Because purifying selection in the genomic sequence can yield powerful evidence of functionality (Lowe et al. 2007), we also evaluated the rate of the nonsynonymous/synonymous (Ka/Ks) distribution of the primate-rodent retrocopies. The 63 retrocopies presented a Ka/Ks distribution with a peak smaller than 0.5 (supplementary fig. S1, Supplementary Material online; median 0.22), whereas 1,000 random sets of 63 retrocopies presented a Ka/Ks centered between 0.5 and 1 (supplementary fig. S1, Supplementary Material online, median 0.58). Such a difference (P value < 0.0001; Mann–Whitney U test) suggests that most of these retrocopies are subject to selective constraints and, therefore, are potentially functional.

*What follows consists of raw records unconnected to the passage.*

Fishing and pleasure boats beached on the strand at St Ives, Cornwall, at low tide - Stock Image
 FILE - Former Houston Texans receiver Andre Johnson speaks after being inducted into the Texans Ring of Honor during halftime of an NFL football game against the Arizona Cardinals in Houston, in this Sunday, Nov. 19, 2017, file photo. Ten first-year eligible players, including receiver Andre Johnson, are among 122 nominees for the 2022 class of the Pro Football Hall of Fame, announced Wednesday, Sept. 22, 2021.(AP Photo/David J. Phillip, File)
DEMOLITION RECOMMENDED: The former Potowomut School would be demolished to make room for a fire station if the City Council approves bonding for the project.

Additionally, we investigated how many of the 63 primate-rodent shared retrocopies are related to the X chromosome, as some genes located on the X chromosome (X-genes) “export” retrocopies to autosomes (Emerson et al. 2004) to escape to X-gene silencing during the haploid stages of spermatogenesis (Richler et al. 1992). In the human genome, we found 43% (27 out 63) of these retrocopies in accordance with this hypothesis, including migrations both out of (expected: 3 retrocopies; found: 13 retrocopies; P value = 0.016) and into (expected: 2 retrocopies; found: 14 retrocopies, P value = 0.0032) the X chromosome. In comparison, only approximately 1% of all human retrocopies (excluding these 27 retrocopies) were inserted into or originated from genes located in the X chromosome.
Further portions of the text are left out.